A Baker no le gustó aquel tono. Delanty, además, respiraba con demasiada intensidad e irregularmente. Pero Baker no dijo nada.
—Creí que la última ala nunca se desprendería —dijo Delanty con un bufido.
—Pero lo ha hecho. Y si no lo hubiera hecho, la habríamos arreglado —replicó Baker—. Esos bastardos con sus perfectas cajas negras… Bueno, esta vez me han dado las herramientas para el trabajo. No hay nada que un hombre no pueda hacer si tiene las herramientas adecuadas.
—Claro, ahora todo es coser y cantar.
—Exacto. No hay que preocuparse. ¿Qué puede pasar salvo algunas tensiones internacionales, un posible golpe de un secuestrador aéreo cubano y varias masas de hielo sucio moviéndose a ochenta kilómetros por segundo… en nuestra dirección?
—Eso es un alivio. ¡Uf! Eh, John, veo África del Sur. Pero no se ven las fronteras nacionales. Johnny, estoy a punto de hacer un descubrimiento filosófico.

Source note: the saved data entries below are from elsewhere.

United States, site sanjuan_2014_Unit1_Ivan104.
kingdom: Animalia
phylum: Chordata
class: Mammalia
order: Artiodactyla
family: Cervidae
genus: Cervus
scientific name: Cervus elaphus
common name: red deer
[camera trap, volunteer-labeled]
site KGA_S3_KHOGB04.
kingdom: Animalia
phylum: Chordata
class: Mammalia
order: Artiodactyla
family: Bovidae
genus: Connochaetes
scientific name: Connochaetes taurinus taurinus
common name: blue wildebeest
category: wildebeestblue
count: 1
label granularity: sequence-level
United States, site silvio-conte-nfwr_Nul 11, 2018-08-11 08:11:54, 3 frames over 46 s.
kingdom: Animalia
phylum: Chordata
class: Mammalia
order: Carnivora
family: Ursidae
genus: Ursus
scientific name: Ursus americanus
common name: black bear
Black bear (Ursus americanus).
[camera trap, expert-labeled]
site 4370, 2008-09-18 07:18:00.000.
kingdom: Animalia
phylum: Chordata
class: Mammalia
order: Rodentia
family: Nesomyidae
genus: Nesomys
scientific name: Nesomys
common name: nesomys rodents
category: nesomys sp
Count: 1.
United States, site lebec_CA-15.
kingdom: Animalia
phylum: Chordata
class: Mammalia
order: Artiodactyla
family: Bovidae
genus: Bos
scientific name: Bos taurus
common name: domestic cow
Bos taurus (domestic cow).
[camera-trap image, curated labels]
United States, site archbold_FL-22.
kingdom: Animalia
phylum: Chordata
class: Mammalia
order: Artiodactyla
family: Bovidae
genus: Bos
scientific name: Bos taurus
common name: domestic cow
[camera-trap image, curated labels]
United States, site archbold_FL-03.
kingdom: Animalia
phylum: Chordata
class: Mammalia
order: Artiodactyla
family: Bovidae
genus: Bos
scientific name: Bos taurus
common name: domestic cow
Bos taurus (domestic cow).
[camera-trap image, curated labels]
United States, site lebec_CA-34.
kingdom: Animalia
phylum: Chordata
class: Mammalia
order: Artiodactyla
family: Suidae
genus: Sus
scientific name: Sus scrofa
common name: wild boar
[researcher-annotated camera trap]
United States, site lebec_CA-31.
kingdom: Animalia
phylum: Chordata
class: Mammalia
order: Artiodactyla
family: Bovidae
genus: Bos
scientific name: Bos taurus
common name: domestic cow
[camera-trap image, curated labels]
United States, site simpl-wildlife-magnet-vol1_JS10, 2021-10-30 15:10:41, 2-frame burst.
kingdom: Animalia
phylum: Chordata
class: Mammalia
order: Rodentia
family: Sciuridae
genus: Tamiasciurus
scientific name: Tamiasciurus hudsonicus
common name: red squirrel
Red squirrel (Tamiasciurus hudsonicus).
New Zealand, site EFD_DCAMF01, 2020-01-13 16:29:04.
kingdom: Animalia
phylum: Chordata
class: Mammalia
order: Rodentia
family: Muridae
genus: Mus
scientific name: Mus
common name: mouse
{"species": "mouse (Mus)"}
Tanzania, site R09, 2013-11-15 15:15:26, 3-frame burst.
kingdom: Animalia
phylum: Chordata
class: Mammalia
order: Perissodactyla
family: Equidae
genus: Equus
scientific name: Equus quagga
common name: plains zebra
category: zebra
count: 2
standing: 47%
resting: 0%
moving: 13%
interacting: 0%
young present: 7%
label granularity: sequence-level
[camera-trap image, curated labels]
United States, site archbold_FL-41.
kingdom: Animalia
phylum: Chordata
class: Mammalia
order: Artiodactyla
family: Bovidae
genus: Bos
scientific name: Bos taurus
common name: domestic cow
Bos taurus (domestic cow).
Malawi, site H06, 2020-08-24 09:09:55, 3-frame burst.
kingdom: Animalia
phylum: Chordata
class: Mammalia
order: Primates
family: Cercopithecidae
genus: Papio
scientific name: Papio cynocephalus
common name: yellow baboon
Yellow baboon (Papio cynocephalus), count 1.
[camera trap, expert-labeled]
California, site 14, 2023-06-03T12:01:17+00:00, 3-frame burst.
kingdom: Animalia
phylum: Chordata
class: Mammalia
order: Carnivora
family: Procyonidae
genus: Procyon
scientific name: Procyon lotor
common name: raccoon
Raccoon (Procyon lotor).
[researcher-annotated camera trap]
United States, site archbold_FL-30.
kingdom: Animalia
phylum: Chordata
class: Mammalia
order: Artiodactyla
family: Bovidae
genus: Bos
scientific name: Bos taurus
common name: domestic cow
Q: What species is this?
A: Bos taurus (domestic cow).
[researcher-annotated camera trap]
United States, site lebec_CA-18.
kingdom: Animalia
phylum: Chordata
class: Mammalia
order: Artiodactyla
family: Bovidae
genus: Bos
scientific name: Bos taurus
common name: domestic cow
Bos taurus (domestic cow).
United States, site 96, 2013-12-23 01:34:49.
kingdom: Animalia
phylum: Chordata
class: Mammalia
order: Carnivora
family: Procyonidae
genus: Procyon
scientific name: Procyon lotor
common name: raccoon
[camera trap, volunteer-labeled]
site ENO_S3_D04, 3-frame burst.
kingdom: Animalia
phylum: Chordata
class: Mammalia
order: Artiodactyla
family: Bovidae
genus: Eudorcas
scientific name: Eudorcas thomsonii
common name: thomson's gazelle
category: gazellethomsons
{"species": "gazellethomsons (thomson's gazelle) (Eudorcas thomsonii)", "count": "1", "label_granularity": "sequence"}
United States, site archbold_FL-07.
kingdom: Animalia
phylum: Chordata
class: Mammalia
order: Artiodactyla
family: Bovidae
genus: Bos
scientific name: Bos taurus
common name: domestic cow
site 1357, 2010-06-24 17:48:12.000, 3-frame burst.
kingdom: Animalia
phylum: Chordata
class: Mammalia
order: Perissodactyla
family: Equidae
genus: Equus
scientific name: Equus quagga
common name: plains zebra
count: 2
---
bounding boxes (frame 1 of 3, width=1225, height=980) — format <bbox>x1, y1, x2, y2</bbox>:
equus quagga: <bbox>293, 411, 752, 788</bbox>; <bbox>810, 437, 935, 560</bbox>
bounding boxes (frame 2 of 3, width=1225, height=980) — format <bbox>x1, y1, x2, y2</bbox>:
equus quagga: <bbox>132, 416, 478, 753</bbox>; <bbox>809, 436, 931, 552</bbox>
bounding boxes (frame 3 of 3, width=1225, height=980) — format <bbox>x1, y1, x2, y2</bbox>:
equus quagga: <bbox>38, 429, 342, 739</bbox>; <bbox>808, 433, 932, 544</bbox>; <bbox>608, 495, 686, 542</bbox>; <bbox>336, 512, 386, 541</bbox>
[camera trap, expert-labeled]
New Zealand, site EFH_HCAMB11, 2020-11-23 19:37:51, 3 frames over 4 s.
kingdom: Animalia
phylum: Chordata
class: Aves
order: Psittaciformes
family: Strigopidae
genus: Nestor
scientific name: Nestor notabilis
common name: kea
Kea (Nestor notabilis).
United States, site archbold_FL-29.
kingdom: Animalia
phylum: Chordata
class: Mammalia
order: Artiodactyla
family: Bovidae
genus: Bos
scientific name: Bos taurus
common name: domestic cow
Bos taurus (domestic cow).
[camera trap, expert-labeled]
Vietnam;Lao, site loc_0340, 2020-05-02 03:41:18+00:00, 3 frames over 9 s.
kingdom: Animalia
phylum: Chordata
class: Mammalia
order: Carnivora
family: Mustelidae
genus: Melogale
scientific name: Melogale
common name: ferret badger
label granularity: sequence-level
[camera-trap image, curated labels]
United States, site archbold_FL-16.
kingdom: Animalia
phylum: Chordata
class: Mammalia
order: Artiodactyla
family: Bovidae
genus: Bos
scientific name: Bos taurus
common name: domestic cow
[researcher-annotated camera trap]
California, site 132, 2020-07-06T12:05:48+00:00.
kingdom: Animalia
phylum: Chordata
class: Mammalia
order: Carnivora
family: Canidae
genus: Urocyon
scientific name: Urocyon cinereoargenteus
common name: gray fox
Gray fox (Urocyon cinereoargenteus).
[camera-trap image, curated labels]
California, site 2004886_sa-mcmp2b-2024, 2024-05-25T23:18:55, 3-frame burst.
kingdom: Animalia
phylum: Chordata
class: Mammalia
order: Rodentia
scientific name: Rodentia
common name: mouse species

—Tampoco puedes ver las líneas de latitud y longitud, pero eso no significa que carezcan de importancia.
—Ya.
—A todo el mundo le parece extraordinario eso de que no se vean las fronteras desde el espacio. ¿Sabes qué sucederá si insistimos en ello?
Rick se echó a reír.
—Sí. Todos empezarán a pintar sus fronteras con líneas de color naranja neón de un kilómetro de anchas. Entonces, todos los chicos universitarios pondrán el grito en el cielo por el daño causado al medio ambiente…
—Y te culparán por haber sido el instigador. Anda, entremos.